··· Records for this exercise

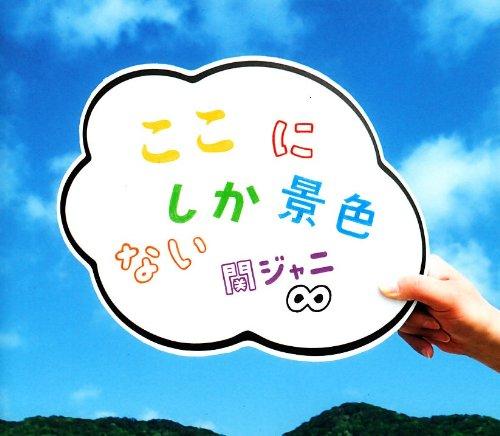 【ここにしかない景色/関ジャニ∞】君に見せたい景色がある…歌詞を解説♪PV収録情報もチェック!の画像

······
··· Records for this exercise

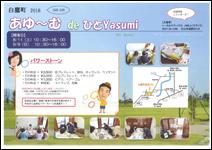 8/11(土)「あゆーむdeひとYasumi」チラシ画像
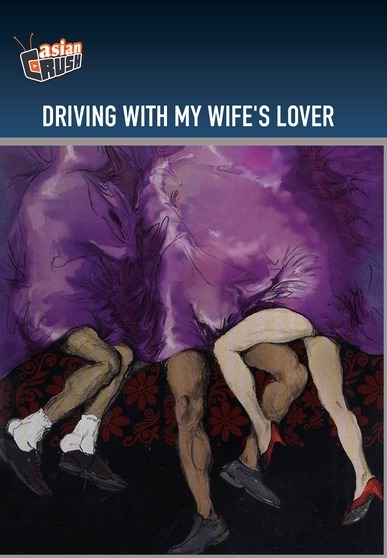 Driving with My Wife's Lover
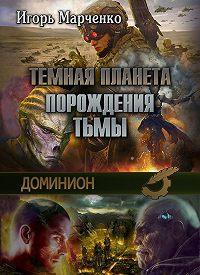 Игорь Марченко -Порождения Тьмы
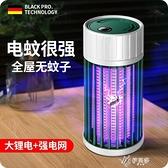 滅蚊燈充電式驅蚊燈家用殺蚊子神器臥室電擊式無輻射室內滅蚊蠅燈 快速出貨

······
··· Records for this exercise

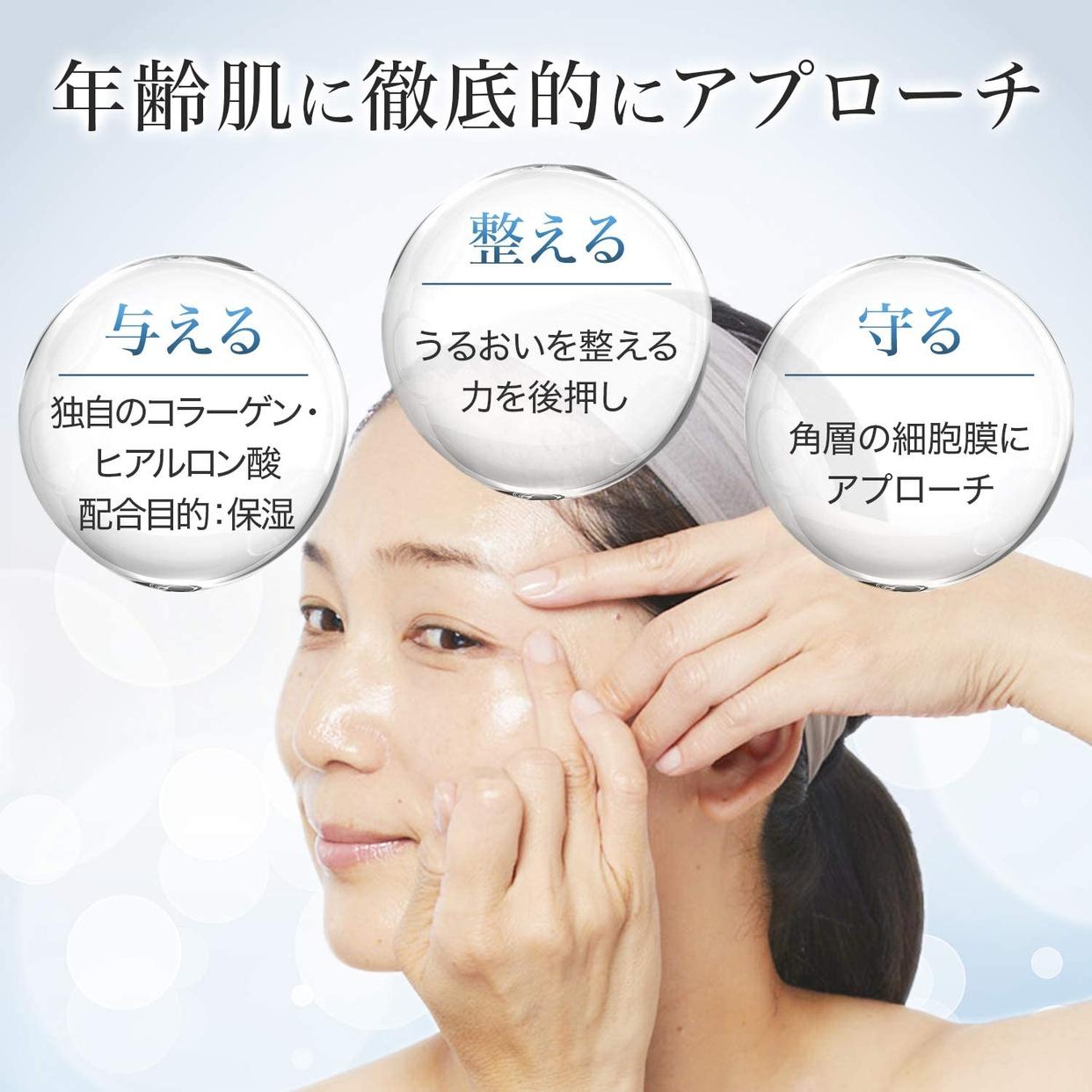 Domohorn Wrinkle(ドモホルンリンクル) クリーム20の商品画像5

······

**What you should do:** Range to copy from the listing above: the line with "Driving with My Wife's Lover" through the line with "滅蚊燈充電式驅蚊燈家用殺蚊子神器臥室電擊式無輻射室內滅蚊蠅燈 快速出貨". Transcribe it exactly and skip the pictures.

**Reply:**
 Driving with My Wife's Lover
 Игорь Марченко -Порождения Тьмы
 滅蚊燈充電式驅蚊燈家用殺蚊子神器臥室電擊式無輻射室內滅蚊蠅燈 快速出貨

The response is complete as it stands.